Choir director retiring after 19 years

Long-serving Royal Dunedin Male Choir musical director Richard Madden is retiring from the role after 19 years. Photo: Brenda Harwood
Long-serving Royal Dunedin Male Choir musical director Richard Madden is retiring from the role after 19 years. Photo: Brenda Harwood
Musical director Richard Madden will miss the camaraderie and sheer love of singing of the Royal Dunedin Male Choir when he steps down after Monday’s concert.

Madden, who has been the all­-male choir’s musical director for the past 19 years, is retiring from the choir, and from his position as head of music at Columba College, at the end of this year.

Madden joined the Royal Dunedin Male Choir as a tenor in 1998, and was elected deputy conductor in 2000.

After the sudden death of then­-conductor Les Bonar, he accepted the post of musical director in 2001.

Over his 19 years in the role, Madden has encouraged the choir to attempt a broader variety of music and more challenging pieces, including pop hits such as Queen’s Bohemian Rhapsody and We Will Rock You.

That imaginative approach will be to the fore in the Royal Dunedin Male Choir’s final concert for the year, on Monday (December 2), from 7.30pm at the Dunedin Town Hall.

The choir will sing a selection of songs, including Speed Your Journey, I Dreamed a Dream,folk song Sweet Lass of Richmond Hill, Last of the Summer Wine, An American Trilogy and How Sweet the Sound.

Special guest for the concert will be internationally known New Zealand bass Martin Snell, an old friend of Madden’s, who will sing selected items.
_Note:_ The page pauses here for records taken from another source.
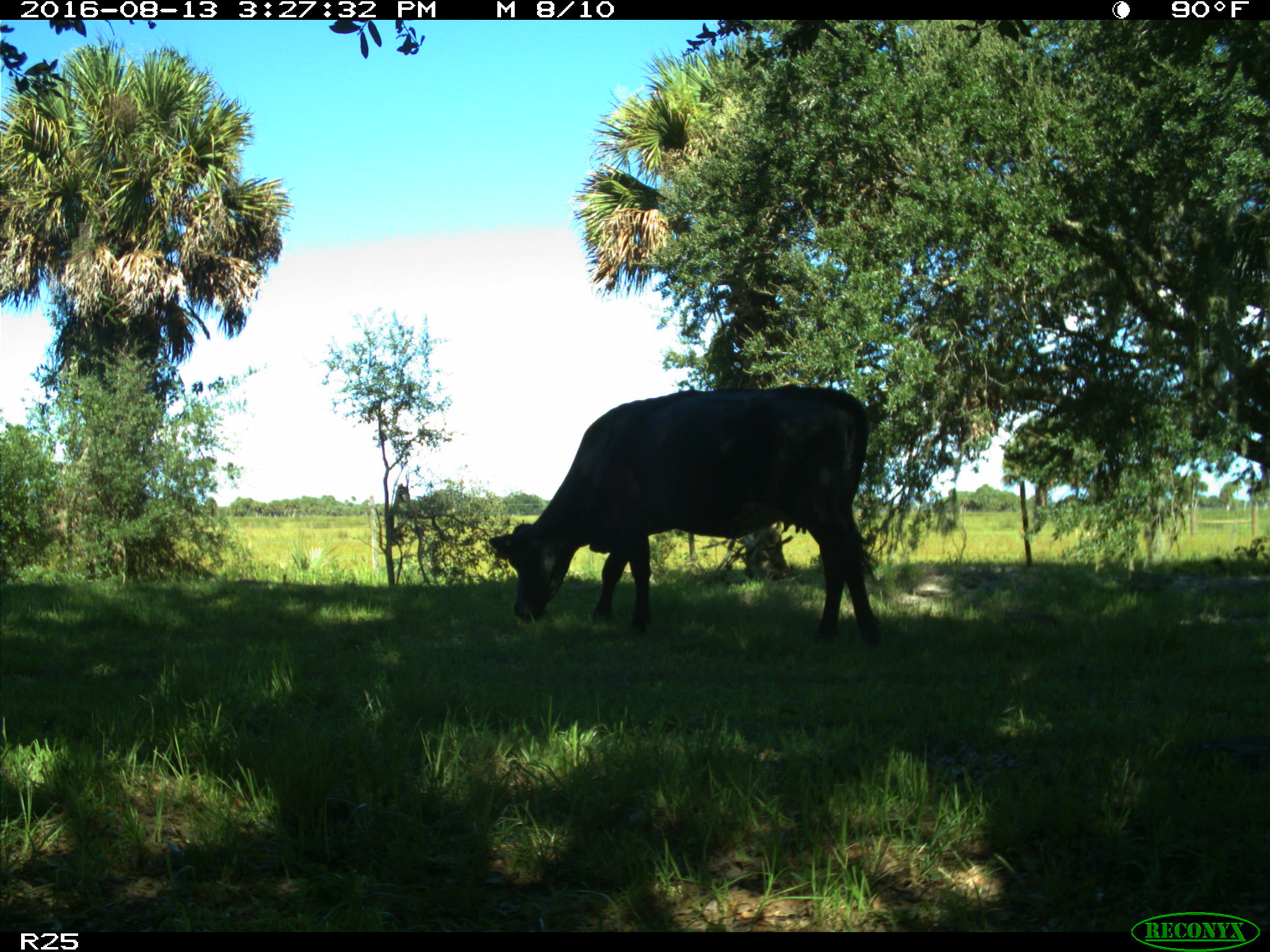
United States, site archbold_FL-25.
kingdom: Animalia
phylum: Chordata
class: Mammalia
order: Artiodactyla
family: Bovidae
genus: Bos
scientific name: Bos taurus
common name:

Other guest artists for the evening will be The Star Singers, the Kaikorai Metropolitan Brass Band, Choir of St Paul’s Cathedral, pianist Sandra Crawshaw and David Burchell on organ.

‘‘I’m thrilled to have such an impressive line-up of guest artists. I think this is going to be a very special final concert for me,’’ Madden said.
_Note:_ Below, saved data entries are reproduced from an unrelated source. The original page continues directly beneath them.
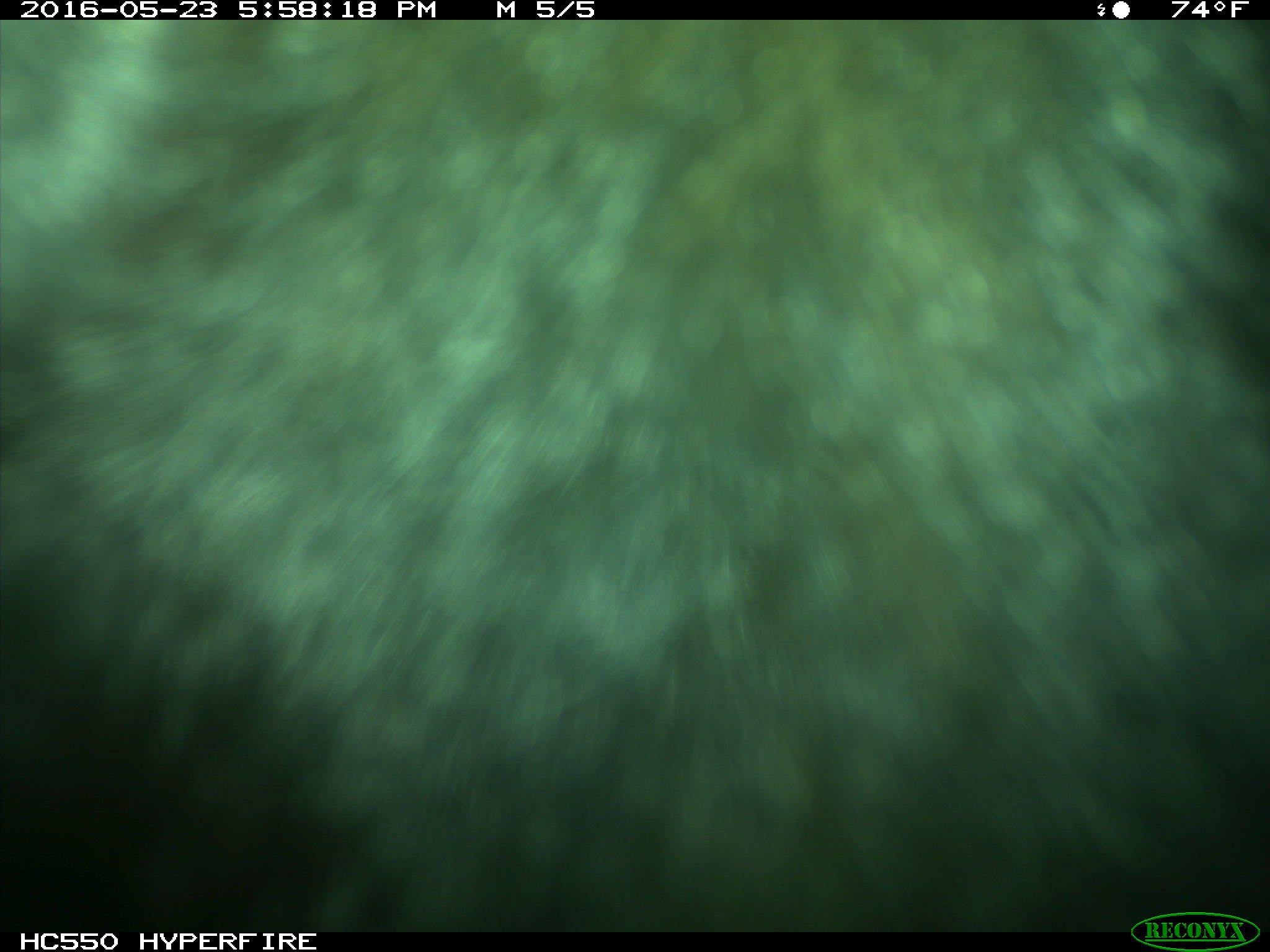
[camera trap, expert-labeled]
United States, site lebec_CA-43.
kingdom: Animalia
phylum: Chordata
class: Mammalia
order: Artiodactyla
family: Bovidae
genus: Bos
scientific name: Bos taurus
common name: domestic cow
‘‘They [the choir] are a lovely group of men, who love their singing and get enormous enjoyment from it.

‘‘I will miss the camaraderie of working with them, but it’s time for a change.’’

Music is in Madden’s blood. He taught music at St Hilda’s Collegiate School for 26 years, before taking up the role at Columba.
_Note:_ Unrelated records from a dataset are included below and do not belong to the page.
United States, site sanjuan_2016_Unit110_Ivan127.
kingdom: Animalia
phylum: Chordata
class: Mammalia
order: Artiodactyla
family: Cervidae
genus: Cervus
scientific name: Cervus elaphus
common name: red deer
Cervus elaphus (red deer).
He has also been a long-standing member of the St Paul’s Cathedral Choir and was choir director at Knox College as well.

Madden and his wife, Robyn, are planning to retire to their house in Clyde.

The couple’s two children live in London, and retirement will give them the opportunity to spend more time together.

And even though he is departing from Dunedin’s music scene, Madden is not giving up music — he has already agreed to conduct a Central Otago mixed choir.

He also hopes retirement will give him more time to focus on writing his own music.